GHS is not permitted to engage in short sales involving our common stock, or to engage in other activities that could manipulate the market for our common stock, during the period commencing September 13, 2020, and continuing through the termination of the Financing Agreement. In accordance with Regulation SHO, however, sales of our common stock by GHS after delivery of a put notice of such number of shares reasonably expected to be purchased by GHS under a put will not be deemed short sales.
Neither the Financing Agreement nor any of our rights or GHS’s rights thereunder may be assigned to any other person.
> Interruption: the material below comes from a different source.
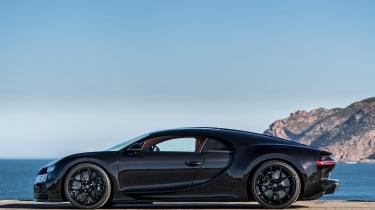 Bugatti Chiron black - profile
Concurrently therewith, we entered into a registration rights agreement with GHS, pursuant to which we agreed to file a registration statement with the SEC for the registration of the secondary offering and resale of the shares to be acquired by GHS pursuant to the Financing Agreement and the 150,857 Commitment Shares and to have the registration statement declared effective by the SEC at the earliest possible date. Further, we are required to use commercially reasonable efforts to have this registration statement be declared effective no more than 30 days following the date this registration statement is originally filed.
The foregoing descriptions of the Financing Agreement and the Registration Rights Agreement are summaries, and are qualified in their entirety by reference to such documents, which are attached hereto as Exhibit 10.1 and Exhibit 10.2, respectively, and are incorporated herein by reference.